EXCERPT PROVIDED:
I'm the Teen Mom You Don't Hear About
The kind who was raped. The kind who carried the baby to term because I didn't have any other choice.
One in every three women around the world has been abused, beaten, or coerced into sex–most often by someone she knows. Aïssa, 15, lives with her daughter, mother, and her two sisters in a rural area in West Africa's Burkina Faso. Here, she shares her story.
I was 14 when I got pregnant.
All I'd wanted to do before that was go to school. But, my education took a different turn.
Back when I took my primary school exam, my teacher said he would only tell me my grade in person—my first indication that something wasn't right. I declined. But since he now had my number, he kept calling and asking me to come and see him. Each time, I said I wouldn't go.

GIVEN REQUEST:
Write out word for word the part of the teen mom's story that opens with the words containing "One in every" and closes with "a different turn.". The material that comes next is from a separate source.

DATA LINES:

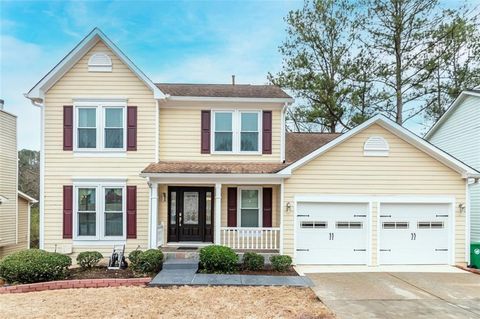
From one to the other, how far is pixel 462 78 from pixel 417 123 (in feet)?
11.3

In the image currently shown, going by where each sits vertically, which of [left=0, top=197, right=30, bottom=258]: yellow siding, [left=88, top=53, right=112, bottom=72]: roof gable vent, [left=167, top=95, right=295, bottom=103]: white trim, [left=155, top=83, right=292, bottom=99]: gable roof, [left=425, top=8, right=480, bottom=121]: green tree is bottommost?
[left=0, top=197, right=30, bottom=258]: yellow siding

RESULT:
One in every three women around the world has been abused, beaten, or coerced into sex–most often by someone she knows. Aïssa, 15, lives with her daughter, mother, and her two sisters in a rural area in West Africa's Burkina Faso. Here, she shares her story.
I was 14 when I got pregnant.
All I'd wanted to do before that was go to school. But, my education took a different turn.